══ Data records ══

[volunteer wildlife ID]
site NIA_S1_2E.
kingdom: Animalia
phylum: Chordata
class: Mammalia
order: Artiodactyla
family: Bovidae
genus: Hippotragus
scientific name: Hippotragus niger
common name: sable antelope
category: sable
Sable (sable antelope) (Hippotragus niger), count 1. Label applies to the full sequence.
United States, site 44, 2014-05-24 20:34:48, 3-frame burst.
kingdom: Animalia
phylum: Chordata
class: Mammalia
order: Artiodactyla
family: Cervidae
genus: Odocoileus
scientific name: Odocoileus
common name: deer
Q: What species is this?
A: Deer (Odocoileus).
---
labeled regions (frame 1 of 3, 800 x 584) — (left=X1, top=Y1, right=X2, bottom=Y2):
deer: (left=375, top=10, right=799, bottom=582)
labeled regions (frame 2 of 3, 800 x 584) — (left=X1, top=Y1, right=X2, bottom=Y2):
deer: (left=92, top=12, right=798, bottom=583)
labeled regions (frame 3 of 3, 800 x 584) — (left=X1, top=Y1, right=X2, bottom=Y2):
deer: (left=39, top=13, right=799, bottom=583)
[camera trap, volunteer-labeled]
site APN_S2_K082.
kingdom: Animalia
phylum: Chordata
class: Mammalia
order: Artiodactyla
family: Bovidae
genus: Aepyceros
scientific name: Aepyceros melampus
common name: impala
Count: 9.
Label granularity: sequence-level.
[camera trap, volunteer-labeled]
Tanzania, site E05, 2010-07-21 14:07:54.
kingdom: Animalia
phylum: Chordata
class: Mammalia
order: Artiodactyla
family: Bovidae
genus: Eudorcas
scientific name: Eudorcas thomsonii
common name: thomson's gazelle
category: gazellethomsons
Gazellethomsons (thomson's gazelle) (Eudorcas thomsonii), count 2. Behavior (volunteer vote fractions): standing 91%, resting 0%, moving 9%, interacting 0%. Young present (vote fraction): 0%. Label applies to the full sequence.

═══

** Task details **
Write each record above out again exactly as it reads.

** Exercise solution **
[volunteer wildlife ID]
site NIA_S1_2E.
kingdom: Animalia
phylum: Chordata
class: Mammalia
order: Artiodactyla
family: Bovidae
genus: Hippotragus
scientific name: Hippotragus niger
common name: sable antelope
category: sable
Sable (sable antelope) (Hippotragus niger), count 1. Label applies to the full sequence.
United States, site 44, 2014-05-24 20:34:48, 3-frame burst.
kingdom: Animalia
phylum: Chordata
class: Mammalia
order: Artiodactyla
family: Cervidae
genus: Odocoileus
scientific name: Odocoileus
common name: deer
Q: What species is this?
A: Deer (Odocoileus).
---
labeled regions (frame 1 of 3, 800 x 584) — (left=X1, top=Y1, right=X2, bottom=Y2):
deer: (left=375, top=10, right=799, bottom=582)
labeled regions (frame 2 of 3, 800 x 584) — (left=X1, top=Y1, right=X2, bottom=Y2):
deer: (left=92, top=12, right=798, bottom=583)
labeled regions (frame 3 of 3, 800 x 584) — (left=X1, top=Y1, right=X2, bottom=Y2):
deer: (left=39, top=13, right=799, bottom=583)
[camera trap, volunteer-labeled]
site APN_S2_K082.
kingdom: Animalia
phylum: Chordata
class: Mammalia
order: Artiodactyla
family: Bovidae
genus: Aepyceros
scientific name: Aepyceros melampus
common name: impala
Count: 9.
Label granularity: sequence-level.
[camera trap, volunteer-labeled]
Tanzania, site E05, 2010-07-21 14:07:54.
kingdom: Animalia
phylum: Chordata
class: Mammalia
order: Artiodactyla
family: Bovidae
genus: Eudorcas
scientific name: Eudorcas thomsonii
common name: thomson's gazelle
category: gazellethomsons
Gazellethomsons (thomson's gazelle) (Eudorcas thomsonii), count 2. Behavior (volunteer vote fractions): standing 91%, resting 0%, moving 9%, interacting 0%. Young present (vote fraction): 0%. Label applies to the full sequence.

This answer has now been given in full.